TASK DIRECTIONS:
Please rewrite the material below with every "lily flower" changed to "lily blossom" and everything else kept the same, and omit the pictures from your answer.

ENTRIES SHOWN:
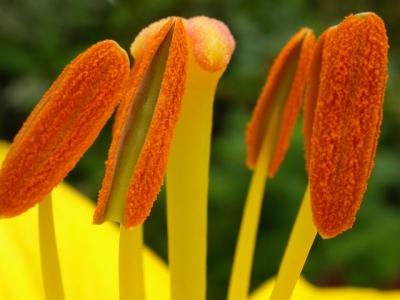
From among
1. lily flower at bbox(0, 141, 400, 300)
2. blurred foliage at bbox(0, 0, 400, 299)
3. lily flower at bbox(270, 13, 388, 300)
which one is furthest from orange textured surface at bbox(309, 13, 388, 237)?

WRITTEN ANSWER:
From among
1. lily blossom at bbox(0, 141, 400, 300)
2. blurred foliage at bbox(0, 0, 400, 299)
3. lily blossom at bbox(270, 13, 388, 300)
which one is furthest from orange textured surface at bbox(309, 13, 388, 237)?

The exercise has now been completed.